Purpose As the most abundant neuropeptides in Central Nervous System, Substance P
and Neuropeptide Y are arguably involved in the response to brain trauma. This study
aims to characterize a new concept of multi-staged neuropeptide response to TBI. Methods
This study assessed Substance P, Neuropeptide Y, S100B, standard inflammatory parameters
and ionic disturbance in TBI victims, with and without intracranial lesions, and healthy
controls. In the group with intracranial lesions, blood samples were drawn until 6
h after initial trauma, at 48 h and 7 days post-TBI. Results An early increase in
Substance P (mean 613.463 +/- 49.055 SE 6 h post-TBI with brain contusions vs. 441.441
+/- 22.572 SE pg/dL control group) is evident. Concerning TBI without intraparenchymatous
lesions, an increase in substance P is also present (825.60 +/- 23.690 SE pg/dL).
Following an initial increase and subsequent fall in NPY levels (45.997 +/- 4.96 SE
6 h post-TBI vs. 32.395 +/- 4.056 SE 48 h post-TBI vs. 19.700 +/- 1.462 SE pg/mL control
group), a late increase in NPY is obvious (43.268 +/- 6.260 SE pg/mL 7 day post-TBI).
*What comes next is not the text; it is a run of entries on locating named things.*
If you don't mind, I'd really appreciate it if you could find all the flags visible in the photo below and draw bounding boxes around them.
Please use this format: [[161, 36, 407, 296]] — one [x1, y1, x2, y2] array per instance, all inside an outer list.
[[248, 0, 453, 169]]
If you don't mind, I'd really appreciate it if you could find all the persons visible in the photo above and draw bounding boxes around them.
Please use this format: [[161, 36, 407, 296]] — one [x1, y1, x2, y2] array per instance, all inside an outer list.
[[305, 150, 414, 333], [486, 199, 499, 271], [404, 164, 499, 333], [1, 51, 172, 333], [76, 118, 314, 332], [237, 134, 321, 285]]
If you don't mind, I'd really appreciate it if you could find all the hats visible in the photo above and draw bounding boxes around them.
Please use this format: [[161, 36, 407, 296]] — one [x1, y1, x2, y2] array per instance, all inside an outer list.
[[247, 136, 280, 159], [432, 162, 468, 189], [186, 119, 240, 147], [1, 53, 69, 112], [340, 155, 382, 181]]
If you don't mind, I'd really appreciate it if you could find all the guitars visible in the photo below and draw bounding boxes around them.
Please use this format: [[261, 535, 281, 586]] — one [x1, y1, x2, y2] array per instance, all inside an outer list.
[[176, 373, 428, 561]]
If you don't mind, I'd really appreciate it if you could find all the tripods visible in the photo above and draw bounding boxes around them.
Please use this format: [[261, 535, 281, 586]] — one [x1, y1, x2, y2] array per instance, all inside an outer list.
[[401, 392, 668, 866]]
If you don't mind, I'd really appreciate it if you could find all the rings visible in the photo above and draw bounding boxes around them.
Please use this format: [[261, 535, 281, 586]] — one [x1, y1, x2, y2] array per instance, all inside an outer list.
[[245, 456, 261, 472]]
Post-traumatic hypomagnesemia (0.754 +/- 0.015 SE 6 h post-TBI vs. 0.897 +/- 0.021
SE mmol/L control group) and a peak in S100B (95.668 +/- 14.102 SE 6 h post-TBI vs.
30.187 +/- 3.347 SE pg/mL control group) are also present. Conclusion A multi-staged
neuropeptide response to TBI is obvious and represents a potential therapeutic strategy
for the treatment of intraparenchymal lesions and cerebral edema following TBI.